• _Goals_:
1. In the passage on landslide hazard mapping, which algorithm performed best in the Darjeeling District study?
2. Write out the landslide hazard mapping passage again word for word, from "The application of" to "2009 and 2019.".

• _Text passage_:
__________

The application of ML for landslide and flash flood hazard mapping has garnered increased attention, with several studies assessing the efficacy of different ML algorithms in this domain. A notable investigation conducted by Daviran et al. [
26] focused on the Darjeeling District of India, comparing the performances of four distinct ML algorithms for landslide hazard mapping. The algorithms evaluated included Random Forest (RF), Artificial Neural Network (ANN), Support Vector Machine (SVM), and Naive Bayes classifiers. The findings revealed that the RF algorithm exhibited the highest performance, followed by the ANN algorithm, while SVM and Naive Bayes classifiers demonstrated comparatively poor results. Likewise, Jones et al. [
27] used logistic regression to develop four landslide susceptibility models based on 3 typhoon-triggered landslide inventories between 2009 and 2019.

__________

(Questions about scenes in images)
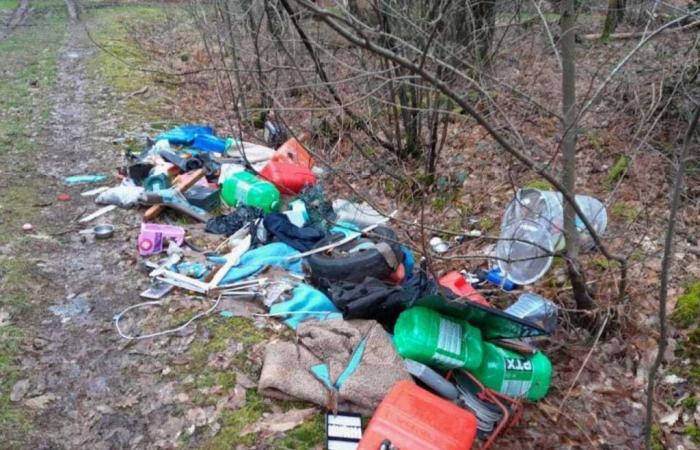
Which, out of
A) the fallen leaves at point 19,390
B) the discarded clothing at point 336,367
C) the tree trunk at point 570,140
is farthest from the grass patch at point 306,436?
the tree trunk at point 570,140

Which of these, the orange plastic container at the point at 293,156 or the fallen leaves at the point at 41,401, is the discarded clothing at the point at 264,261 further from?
the orange plastic container at the point at 293,156

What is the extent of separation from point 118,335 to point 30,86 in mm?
9104

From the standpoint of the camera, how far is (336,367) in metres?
3.38

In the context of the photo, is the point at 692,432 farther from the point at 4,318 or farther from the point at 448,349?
the point at 4,318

__________

• _Answers for the tasks_:
1. Random Forest (RF)

2.
The application of ML for landslide and flash flood hazard mapping has garnered increased attention, with several studies assessing the efficacy of different ML algorithms in this domain. A notable investigation conducted by Daviran et al. [
26] focused on the Darjeeling District of India, comparing the performances of four distinct ML algorithms for landslide hazard mapping. The algorithms evaluated included Random Forest (RF), Artificial Neural Network (ANN), Support Vector Machine (SVM), and Naive Bayes classifiers. The findings revealed that the RF algorithm exhibited the highest performance, followed by the ANN algorithm, while SVM and Naive Bayes classifiers demonstrated comparatively poor results. Likewise, Jones et al. [
27] used logistic regression to develop four landslide susceptibility models based on 3 typhoon-triggered landslide inventories between 2009 and 2019.